Stern Impact: The court held that Stern “negates the presumption that a ‘related to’ proceeding can be more easily, expeditiously, and inexpensively tried in front of the home bankruptcy court.” Additionally, the court held that there was little question that a bankruptcy court would lack constitutional authority to hear the state law causes of action between nondebtors that did not stem from the bankruptcy proceeding and would not be necessarily resolved by the claims allowance process. Thus, the court held that transfer was inappropriate and remanded the case to the Texas state court.
|Police & Fire Retirement System of the City of Detroit v. AMBAC Fin. Group, Inc. (In re AMBAC Fin. Group, Inc.), No. 11-civ-7529 (NRB), 2011 WL 6844533 (S.D.N.Y. Dec. 29, 2011)||Background: A debtor entered into settlements in two shareholder derivative class actions suits brought against the debtor and its officers and directors that were filed prior to the commencement of the debtor’s chapter 11 case. The bankruptcy court entered an order approving the settlement pursuant to Bankruptcy Rule 9019 over the objection of a claimant. On appeal of the bankruptcy court’s order, the claimant asserted that the bankruptcy court did not have constitutional authority to resolve the shareholder derivative claims following Stern.

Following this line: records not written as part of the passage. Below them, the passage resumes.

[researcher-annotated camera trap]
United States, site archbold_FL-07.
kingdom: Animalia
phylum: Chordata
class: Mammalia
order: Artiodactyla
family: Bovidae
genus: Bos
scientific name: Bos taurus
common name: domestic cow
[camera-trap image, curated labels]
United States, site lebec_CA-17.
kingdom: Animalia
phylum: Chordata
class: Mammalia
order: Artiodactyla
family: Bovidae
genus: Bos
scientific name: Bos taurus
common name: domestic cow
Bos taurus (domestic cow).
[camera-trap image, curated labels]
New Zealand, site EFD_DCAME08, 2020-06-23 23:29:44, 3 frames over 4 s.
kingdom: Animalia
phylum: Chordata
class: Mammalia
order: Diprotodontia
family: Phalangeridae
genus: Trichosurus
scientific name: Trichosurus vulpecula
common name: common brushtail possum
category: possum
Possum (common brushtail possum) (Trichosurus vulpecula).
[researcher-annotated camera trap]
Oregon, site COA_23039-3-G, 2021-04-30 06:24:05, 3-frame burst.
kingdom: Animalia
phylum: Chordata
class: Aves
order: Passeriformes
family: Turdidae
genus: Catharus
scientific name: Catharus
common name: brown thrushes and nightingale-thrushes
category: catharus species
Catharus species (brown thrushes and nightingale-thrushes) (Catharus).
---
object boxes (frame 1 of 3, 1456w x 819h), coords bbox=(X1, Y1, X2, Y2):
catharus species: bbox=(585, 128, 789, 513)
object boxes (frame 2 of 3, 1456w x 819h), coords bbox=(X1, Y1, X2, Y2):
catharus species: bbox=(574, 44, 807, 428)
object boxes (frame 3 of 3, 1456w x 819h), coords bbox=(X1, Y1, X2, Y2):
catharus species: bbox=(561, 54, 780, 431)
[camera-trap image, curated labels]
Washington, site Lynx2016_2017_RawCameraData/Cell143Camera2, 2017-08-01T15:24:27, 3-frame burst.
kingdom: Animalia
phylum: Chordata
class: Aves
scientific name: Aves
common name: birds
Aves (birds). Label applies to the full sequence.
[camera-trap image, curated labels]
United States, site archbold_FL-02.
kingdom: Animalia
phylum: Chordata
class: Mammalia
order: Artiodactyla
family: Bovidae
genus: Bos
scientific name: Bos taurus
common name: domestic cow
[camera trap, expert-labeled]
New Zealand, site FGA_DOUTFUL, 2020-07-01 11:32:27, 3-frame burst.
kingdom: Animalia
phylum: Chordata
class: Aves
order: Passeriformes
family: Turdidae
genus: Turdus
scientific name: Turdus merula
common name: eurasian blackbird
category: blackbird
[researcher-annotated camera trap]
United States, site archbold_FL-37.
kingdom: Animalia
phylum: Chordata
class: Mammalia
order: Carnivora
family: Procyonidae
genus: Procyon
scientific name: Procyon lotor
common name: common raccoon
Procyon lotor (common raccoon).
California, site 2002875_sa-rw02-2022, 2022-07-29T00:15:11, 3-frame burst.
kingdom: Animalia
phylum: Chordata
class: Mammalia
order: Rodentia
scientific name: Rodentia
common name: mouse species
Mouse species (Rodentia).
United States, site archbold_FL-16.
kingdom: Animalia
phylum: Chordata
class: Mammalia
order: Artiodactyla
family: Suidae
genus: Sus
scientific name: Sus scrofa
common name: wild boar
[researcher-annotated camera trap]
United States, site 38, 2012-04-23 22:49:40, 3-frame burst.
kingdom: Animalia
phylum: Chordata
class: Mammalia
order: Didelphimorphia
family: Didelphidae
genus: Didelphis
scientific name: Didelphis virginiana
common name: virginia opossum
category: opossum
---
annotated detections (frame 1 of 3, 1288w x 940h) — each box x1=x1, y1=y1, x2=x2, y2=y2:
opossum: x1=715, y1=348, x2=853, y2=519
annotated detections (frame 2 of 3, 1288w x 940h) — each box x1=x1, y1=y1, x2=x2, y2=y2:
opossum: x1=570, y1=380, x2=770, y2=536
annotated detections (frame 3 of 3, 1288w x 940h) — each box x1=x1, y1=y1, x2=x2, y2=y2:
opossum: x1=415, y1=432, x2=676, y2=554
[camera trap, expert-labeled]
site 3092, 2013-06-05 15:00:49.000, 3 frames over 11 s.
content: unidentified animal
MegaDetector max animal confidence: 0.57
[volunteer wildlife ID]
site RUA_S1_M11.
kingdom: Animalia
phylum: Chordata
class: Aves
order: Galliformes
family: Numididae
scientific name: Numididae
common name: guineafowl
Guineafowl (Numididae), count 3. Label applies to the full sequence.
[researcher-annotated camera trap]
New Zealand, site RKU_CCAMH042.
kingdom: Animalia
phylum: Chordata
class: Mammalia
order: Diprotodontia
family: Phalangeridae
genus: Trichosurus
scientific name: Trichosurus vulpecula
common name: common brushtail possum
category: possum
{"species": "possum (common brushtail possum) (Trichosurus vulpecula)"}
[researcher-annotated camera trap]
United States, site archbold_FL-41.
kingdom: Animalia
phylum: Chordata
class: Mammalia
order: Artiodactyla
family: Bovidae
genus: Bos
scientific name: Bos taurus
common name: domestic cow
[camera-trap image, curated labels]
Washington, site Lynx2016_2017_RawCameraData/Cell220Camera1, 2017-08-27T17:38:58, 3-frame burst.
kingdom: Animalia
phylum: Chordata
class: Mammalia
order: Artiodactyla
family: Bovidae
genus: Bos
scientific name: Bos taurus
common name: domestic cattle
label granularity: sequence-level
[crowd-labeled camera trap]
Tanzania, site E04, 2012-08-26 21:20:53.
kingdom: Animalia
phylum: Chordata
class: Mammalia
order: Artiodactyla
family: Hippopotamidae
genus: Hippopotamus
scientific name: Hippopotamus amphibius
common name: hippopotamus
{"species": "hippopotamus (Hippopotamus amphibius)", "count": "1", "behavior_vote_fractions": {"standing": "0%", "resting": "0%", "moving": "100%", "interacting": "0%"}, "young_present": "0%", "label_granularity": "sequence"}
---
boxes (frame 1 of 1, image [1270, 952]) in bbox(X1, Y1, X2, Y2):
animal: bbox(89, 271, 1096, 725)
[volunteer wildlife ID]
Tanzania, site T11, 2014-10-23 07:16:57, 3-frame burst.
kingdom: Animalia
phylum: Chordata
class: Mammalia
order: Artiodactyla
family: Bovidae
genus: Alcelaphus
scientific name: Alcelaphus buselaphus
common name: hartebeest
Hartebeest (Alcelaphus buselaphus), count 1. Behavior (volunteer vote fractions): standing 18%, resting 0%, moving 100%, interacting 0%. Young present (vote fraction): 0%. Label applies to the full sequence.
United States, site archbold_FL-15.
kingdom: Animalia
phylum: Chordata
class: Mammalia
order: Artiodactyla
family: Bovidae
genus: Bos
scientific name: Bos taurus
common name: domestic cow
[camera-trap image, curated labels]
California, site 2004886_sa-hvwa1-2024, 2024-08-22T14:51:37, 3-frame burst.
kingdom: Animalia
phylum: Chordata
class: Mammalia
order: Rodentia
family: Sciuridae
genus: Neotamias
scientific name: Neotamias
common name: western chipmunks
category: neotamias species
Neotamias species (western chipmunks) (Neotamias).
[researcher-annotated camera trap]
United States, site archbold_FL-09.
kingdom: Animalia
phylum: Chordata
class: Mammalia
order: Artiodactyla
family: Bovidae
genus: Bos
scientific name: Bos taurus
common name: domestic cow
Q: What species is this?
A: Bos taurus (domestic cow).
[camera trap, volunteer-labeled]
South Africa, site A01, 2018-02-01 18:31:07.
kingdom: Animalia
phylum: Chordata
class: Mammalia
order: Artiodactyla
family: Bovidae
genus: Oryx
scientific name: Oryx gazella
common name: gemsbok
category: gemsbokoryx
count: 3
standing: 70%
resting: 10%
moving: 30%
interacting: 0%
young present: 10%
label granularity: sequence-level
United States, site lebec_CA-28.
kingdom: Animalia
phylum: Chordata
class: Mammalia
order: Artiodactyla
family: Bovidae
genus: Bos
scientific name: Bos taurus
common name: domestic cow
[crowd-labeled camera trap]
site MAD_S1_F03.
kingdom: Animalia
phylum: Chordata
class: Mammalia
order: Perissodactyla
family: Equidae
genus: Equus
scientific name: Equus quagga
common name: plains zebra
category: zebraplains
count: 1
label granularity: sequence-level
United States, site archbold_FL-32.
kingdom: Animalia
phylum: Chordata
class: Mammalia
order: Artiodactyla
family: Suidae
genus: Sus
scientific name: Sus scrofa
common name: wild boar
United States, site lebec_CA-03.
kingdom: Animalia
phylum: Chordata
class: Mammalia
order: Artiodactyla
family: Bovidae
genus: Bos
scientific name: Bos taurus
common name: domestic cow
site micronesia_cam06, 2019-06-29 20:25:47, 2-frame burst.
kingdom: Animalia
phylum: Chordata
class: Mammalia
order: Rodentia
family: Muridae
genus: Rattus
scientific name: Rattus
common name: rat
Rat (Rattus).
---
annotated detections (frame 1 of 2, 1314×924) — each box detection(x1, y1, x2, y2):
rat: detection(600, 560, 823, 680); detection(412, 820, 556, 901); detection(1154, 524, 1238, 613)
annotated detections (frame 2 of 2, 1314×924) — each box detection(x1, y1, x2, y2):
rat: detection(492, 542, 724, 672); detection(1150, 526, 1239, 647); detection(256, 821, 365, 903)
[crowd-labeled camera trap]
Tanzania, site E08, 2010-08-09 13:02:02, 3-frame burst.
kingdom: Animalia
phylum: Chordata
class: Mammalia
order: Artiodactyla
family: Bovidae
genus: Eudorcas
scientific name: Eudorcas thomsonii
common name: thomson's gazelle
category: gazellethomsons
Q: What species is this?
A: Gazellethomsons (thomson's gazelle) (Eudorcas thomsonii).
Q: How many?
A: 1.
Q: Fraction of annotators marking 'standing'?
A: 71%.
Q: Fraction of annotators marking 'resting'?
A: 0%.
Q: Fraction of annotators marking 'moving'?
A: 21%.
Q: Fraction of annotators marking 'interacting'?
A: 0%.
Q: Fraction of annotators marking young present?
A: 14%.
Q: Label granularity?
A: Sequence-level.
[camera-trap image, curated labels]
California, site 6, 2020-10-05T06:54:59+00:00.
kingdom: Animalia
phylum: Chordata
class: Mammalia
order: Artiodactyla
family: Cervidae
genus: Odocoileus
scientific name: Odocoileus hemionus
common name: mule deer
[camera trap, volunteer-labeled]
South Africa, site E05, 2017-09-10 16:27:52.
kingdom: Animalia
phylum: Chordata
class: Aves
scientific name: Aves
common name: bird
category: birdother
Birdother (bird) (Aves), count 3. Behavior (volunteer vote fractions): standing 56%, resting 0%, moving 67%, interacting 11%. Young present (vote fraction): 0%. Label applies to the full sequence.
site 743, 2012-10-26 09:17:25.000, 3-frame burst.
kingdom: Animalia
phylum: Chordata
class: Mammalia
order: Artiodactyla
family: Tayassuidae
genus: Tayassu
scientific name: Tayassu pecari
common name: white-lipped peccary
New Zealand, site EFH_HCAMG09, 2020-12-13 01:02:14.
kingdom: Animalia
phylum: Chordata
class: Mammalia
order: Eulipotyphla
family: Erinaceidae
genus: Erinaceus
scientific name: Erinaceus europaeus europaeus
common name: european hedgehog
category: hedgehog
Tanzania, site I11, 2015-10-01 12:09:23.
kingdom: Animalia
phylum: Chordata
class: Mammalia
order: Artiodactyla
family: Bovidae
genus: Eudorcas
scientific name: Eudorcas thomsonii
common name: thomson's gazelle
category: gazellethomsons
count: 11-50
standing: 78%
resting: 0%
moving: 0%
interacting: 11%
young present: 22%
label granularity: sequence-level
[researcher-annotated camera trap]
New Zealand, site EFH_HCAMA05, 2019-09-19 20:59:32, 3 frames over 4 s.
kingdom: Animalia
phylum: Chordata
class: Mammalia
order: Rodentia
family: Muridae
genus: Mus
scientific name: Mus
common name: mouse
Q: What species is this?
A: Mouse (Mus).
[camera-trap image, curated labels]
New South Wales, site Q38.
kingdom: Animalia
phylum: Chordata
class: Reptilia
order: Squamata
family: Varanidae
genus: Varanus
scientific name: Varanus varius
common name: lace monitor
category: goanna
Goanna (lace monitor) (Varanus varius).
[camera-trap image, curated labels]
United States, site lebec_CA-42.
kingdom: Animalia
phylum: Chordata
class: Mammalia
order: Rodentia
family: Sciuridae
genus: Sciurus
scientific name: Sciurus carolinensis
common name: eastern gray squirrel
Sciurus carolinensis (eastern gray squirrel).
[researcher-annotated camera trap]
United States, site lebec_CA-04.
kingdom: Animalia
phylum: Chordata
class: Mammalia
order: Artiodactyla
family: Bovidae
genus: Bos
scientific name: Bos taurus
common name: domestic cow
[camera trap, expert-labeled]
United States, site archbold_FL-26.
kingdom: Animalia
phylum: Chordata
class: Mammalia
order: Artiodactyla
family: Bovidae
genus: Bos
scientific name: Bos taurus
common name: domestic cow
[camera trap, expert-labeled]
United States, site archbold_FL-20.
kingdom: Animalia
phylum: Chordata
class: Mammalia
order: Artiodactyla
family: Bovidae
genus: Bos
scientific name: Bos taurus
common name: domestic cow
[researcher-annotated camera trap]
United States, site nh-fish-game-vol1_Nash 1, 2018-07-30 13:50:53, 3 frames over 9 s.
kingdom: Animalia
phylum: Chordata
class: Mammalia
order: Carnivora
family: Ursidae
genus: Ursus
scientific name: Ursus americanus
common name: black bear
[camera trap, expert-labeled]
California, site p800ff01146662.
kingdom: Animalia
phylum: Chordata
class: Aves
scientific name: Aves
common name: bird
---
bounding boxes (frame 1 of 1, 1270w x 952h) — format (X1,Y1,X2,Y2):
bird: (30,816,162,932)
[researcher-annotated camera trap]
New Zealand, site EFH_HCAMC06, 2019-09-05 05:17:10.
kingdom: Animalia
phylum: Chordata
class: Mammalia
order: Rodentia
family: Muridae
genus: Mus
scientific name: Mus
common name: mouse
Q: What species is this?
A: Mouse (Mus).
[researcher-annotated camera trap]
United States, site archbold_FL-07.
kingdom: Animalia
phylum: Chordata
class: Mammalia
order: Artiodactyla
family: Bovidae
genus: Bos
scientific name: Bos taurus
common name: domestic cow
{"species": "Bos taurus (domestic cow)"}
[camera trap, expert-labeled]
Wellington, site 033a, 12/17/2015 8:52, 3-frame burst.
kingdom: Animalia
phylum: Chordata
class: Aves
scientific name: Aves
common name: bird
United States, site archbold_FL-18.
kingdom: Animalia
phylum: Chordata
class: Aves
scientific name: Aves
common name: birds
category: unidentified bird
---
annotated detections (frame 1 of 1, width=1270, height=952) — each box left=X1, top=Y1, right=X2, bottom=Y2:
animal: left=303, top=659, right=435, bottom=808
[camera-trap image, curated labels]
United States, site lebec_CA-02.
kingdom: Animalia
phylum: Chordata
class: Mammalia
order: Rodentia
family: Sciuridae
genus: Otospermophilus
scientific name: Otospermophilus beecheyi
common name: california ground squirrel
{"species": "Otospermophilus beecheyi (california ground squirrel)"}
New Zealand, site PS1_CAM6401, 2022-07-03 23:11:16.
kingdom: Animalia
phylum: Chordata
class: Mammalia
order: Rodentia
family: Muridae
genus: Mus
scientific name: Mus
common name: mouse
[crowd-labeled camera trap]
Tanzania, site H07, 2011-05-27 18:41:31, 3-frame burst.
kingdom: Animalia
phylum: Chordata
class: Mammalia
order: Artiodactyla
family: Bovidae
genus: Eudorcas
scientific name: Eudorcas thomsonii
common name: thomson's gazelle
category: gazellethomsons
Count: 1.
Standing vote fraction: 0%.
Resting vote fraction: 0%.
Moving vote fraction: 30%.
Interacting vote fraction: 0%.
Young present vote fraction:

Stern Impact: The court held that the “full reach of Stern has yet to be determined, but it is clear that the case does not implicate the approval of settlements, relating to property of the debtor’s estate, under Rule 9019.” The court, citing In re Wash. Mut., No. 08-12229 (MFW), 2011 WL 4090757 (Bankr. D. Del. Sept. 13, 2011) noted that there is a “fundamental difference between a court’s entry of a final, binding judgment on the merits of a claim and its approval of a settlement of that claim.”